Anson’s eyes focused on the metallic figures which dotted the deck and stood stolidly on the dock. “Look at the robots!”

  “What about them?” asked Sue.

  “Aren’t they supposed to be doing something? That one with the antenna—isn’t it designed to send out a warning signal when something goes wrong?”

  “You’re right. They beam Emergency in a case like this. The expediters should be out by now.”

  “Some of them look as if they’re paralyzed,” Anson noted, observing a half-dozen of the metallic figures aboard the barge. They were rigid, unmoving. Even as he watched, a round steel bell bowled across the deck. None of the robots moved—the sphere stuck them like a ball hitting the pins and hurtled them into the water.

  On the pier, the immobilized watchers gave no indication of reaction.

  “Paralyzed,” Anson repeated.

  “Not that one!”

  Sue pointed excitedly as the ’copter hovered over the deck. Anson looked and found the cause of her consternation.

  A large, fully articulated robot with the humanoid face of a controller clattered along in a silvery blur of motion. From one of its four upper appendages dangled a broad-bladed axe.

  It bumped squarely against an armless receptacle-type robot in its loading compartment. There was a crash as the victim collapsed.

  And the controller robot sped on, striking at random, in a series of sped-up motions almost impossible to follow—but not impossible to understand.

  “That’s the answer!” said Anson. “It must have cut the cable with the axe. And attacked the others, to immobilize them. Come on, let’s land this thing.”
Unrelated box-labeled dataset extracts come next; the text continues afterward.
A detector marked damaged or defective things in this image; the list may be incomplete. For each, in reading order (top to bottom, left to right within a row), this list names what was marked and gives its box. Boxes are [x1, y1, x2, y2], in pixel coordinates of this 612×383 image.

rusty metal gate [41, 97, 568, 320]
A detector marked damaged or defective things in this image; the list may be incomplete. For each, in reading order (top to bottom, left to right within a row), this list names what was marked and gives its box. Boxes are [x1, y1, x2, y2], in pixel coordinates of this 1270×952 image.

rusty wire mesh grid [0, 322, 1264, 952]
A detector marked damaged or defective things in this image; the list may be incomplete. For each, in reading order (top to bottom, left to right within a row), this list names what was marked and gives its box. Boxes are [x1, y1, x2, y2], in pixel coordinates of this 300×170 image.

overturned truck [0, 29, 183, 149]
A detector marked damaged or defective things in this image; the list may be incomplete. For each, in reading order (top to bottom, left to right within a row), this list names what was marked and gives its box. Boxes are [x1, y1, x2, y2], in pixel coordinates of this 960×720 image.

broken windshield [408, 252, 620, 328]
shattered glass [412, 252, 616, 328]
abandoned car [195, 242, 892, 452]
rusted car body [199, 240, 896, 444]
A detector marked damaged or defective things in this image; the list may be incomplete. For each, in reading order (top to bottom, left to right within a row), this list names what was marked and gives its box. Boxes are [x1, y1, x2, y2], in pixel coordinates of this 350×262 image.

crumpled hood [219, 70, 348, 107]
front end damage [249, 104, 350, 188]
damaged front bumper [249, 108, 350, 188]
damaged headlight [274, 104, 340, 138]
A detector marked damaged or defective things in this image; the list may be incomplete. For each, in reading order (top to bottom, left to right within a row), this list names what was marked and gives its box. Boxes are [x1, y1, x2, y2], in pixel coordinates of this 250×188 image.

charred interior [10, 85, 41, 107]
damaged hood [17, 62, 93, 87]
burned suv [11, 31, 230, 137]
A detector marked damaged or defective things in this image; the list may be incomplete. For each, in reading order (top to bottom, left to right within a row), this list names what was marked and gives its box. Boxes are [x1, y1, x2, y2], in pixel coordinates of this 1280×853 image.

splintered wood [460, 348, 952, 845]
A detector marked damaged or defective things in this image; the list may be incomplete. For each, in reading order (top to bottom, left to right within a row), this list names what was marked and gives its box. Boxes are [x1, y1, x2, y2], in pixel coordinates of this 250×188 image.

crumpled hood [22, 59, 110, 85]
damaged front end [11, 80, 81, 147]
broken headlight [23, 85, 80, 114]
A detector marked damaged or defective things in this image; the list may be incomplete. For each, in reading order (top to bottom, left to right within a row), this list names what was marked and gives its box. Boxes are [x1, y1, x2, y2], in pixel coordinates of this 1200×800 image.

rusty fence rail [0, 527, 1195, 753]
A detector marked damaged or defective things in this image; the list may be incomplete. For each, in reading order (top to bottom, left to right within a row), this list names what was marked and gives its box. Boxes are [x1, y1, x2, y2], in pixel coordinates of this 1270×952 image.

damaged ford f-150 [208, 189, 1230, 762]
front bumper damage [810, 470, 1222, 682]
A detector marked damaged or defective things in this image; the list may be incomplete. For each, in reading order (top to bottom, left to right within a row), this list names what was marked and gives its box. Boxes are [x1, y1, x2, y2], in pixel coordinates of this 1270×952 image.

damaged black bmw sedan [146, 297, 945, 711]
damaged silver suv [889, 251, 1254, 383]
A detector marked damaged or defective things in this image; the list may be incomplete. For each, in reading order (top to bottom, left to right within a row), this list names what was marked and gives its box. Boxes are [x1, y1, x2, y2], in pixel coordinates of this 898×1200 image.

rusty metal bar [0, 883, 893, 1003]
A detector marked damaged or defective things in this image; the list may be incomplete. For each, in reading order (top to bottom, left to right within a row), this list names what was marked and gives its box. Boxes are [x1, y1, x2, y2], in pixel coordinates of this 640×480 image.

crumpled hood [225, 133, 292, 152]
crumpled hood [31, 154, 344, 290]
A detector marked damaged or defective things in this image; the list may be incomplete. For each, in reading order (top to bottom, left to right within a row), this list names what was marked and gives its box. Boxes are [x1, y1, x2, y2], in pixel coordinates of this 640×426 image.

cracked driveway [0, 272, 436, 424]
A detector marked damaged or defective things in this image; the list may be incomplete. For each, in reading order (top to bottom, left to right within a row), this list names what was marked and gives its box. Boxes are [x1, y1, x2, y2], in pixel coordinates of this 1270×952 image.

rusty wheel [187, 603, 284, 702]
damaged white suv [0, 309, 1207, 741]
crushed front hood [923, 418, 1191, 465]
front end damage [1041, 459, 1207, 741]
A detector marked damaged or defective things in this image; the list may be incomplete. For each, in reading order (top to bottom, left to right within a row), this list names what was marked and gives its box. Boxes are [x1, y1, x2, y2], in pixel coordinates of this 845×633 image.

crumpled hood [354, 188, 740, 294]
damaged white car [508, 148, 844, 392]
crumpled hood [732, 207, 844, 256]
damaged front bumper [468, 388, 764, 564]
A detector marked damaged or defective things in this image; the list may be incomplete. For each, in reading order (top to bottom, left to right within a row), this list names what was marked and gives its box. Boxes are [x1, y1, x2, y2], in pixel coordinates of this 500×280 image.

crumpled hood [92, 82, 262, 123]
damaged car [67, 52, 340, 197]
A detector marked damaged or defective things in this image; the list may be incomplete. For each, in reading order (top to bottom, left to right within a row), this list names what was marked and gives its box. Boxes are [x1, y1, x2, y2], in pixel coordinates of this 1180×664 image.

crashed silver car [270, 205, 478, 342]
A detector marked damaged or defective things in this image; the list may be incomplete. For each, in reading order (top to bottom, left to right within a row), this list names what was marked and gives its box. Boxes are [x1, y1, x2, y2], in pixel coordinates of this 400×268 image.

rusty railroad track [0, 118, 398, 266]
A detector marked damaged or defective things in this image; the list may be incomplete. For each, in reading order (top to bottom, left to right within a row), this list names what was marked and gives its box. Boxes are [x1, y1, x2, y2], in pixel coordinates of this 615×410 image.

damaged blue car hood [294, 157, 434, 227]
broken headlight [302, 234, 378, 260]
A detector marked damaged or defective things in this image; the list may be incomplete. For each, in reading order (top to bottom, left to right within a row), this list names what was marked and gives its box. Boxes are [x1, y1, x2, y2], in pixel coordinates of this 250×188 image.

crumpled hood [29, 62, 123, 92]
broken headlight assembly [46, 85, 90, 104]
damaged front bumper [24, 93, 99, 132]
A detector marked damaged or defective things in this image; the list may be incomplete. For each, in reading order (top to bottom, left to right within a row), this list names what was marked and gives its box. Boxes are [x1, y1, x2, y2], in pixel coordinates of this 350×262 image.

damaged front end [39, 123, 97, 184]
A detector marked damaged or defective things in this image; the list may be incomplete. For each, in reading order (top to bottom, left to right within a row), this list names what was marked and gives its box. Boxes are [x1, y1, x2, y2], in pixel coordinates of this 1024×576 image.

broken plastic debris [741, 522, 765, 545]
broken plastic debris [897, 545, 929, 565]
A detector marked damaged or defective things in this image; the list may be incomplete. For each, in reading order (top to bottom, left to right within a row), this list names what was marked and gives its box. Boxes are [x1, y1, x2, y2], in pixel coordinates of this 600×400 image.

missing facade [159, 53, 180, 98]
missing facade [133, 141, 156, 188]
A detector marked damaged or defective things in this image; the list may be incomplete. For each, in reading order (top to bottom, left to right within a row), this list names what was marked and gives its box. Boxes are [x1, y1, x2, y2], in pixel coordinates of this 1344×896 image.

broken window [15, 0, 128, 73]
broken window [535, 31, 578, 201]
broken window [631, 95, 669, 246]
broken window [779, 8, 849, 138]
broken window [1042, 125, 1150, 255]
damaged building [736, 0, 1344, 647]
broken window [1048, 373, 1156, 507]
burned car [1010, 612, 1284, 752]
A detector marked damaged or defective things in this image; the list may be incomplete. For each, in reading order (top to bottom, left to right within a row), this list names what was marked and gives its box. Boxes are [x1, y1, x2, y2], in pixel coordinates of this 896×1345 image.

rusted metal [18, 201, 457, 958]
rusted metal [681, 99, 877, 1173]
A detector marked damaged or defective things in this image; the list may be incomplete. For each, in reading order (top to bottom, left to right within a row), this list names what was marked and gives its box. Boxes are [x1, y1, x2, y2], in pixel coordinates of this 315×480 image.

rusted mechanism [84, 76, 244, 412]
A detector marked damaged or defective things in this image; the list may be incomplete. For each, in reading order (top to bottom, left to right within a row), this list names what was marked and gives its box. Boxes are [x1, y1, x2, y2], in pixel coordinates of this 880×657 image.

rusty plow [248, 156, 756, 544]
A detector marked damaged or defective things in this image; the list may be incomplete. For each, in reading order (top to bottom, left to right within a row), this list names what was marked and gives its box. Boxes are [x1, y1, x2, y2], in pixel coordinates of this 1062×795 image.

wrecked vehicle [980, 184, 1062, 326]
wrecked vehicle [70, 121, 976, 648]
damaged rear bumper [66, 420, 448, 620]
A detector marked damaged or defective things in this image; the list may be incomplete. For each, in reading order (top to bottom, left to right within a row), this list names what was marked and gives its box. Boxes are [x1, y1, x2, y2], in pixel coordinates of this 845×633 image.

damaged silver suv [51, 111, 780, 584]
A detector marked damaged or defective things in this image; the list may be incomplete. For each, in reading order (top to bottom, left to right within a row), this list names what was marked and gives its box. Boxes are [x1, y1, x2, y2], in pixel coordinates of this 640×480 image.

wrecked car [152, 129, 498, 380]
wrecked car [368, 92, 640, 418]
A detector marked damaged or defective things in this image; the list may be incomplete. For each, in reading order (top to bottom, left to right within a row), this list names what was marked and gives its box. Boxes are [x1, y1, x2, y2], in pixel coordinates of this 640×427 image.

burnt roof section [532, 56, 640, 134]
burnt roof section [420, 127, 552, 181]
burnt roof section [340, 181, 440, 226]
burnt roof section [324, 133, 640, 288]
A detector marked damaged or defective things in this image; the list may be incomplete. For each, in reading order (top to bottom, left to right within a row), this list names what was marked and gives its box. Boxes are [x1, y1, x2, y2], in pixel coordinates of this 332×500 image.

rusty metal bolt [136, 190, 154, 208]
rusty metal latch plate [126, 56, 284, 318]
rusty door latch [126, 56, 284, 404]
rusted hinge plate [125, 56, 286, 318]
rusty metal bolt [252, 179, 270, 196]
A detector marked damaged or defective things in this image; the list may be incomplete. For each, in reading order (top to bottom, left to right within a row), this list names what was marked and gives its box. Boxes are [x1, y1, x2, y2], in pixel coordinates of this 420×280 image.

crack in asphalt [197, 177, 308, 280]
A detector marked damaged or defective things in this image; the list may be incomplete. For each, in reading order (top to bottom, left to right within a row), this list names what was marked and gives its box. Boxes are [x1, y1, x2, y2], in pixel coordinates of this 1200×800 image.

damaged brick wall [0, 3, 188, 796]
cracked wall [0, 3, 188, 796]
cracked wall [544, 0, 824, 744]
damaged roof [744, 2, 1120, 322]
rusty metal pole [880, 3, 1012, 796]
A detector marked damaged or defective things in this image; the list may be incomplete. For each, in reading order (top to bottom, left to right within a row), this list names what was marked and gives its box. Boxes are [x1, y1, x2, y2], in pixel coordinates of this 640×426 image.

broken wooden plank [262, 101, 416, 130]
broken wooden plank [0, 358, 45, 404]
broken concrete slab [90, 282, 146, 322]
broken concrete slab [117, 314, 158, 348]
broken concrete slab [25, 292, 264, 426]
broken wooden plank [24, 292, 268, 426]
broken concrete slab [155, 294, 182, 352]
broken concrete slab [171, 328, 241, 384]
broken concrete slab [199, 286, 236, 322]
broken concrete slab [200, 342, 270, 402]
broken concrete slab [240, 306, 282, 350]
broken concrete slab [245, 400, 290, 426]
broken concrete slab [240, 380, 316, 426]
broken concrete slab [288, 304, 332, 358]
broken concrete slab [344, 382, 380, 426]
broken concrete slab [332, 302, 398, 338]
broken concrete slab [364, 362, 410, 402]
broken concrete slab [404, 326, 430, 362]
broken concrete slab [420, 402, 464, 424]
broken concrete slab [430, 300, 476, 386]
  “But we can’t go down there! It’s dangerous! Somebody will send out the alarm. The expediters will handle it—”

  “Land!” Anson commanded. He began to rummage around in the rear compartment of the ’copter.

  “What are you looking for?” Sue asked as she maneuvered the machine to a clear space alongside a shed next to the dock.

  “The rope ladder.”

  “But we won’t need it. We’re on the ground.”